### WRITTEN PROBLEM
Display each line of the entries below that contains the word "reflection".

### RECORDED DATA
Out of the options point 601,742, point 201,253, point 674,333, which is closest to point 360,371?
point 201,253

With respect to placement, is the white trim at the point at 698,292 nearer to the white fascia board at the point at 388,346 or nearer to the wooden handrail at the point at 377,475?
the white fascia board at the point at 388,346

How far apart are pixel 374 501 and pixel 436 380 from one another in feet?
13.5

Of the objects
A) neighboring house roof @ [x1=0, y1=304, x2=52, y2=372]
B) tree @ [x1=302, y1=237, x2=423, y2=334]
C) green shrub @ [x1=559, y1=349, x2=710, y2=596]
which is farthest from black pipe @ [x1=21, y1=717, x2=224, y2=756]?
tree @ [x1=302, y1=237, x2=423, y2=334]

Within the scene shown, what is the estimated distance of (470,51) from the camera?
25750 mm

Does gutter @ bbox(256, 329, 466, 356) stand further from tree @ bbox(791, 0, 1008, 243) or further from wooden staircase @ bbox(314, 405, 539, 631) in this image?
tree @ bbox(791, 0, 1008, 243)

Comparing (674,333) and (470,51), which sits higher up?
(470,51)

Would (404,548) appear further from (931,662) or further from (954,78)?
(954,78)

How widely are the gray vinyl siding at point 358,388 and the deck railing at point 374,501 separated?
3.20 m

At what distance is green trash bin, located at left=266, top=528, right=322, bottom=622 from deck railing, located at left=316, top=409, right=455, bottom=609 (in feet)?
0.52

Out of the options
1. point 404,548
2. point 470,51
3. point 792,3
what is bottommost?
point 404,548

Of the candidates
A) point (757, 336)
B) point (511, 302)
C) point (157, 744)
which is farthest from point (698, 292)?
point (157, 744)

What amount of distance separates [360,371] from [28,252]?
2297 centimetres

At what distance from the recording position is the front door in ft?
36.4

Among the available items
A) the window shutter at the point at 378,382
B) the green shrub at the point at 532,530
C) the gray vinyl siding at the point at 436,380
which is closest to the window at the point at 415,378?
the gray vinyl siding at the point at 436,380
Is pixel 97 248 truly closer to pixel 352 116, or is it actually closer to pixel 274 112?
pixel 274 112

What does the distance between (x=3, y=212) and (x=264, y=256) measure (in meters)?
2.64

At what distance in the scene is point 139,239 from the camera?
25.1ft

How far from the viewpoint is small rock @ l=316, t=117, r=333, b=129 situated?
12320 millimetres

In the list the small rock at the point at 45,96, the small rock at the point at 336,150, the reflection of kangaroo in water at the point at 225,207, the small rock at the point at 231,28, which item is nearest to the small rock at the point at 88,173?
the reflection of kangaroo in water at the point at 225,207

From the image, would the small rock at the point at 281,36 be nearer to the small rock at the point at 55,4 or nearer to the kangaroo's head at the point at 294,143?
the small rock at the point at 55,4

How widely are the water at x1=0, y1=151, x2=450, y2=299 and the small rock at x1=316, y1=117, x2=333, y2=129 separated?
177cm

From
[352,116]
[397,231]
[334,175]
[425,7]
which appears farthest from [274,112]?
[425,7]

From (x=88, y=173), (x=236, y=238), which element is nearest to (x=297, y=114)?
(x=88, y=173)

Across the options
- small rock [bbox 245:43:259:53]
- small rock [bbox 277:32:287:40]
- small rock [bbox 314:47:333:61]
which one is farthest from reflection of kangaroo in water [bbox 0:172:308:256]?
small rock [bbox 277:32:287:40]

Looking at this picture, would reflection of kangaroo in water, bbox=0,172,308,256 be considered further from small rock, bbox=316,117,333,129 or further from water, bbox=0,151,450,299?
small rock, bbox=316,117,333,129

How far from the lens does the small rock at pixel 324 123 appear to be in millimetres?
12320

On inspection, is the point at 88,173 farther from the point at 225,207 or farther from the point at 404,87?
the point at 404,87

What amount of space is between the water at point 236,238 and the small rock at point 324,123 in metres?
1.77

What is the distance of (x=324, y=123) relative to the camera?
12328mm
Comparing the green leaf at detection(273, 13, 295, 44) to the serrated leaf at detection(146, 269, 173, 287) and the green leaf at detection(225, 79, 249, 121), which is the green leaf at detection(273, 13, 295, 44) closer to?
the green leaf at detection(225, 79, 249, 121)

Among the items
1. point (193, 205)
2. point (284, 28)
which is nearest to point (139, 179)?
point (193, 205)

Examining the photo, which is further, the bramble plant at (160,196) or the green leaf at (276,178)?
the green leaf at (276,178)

### ANSWER FOR THIS EXERCISE
In the list the small rock at the point at 45,96, the small rock at the point at 336,150, the reflection of kangaroo in water at the point at 225,207, the small rock at the point at 231,28, which item is nearest to the small rock at the point at 88,173?
the reflection of kangaroo in water at the point at 225,207
which one is farthest from reflection of kangaroo in water [bbox 0:172:308:256]?
Looking at this picture, would reflection of kangaroo in water, bbox=0,172,308,256 be considered further from small rock, bbox=316,117,333,129 or further from water, bbox=0,151,450,299?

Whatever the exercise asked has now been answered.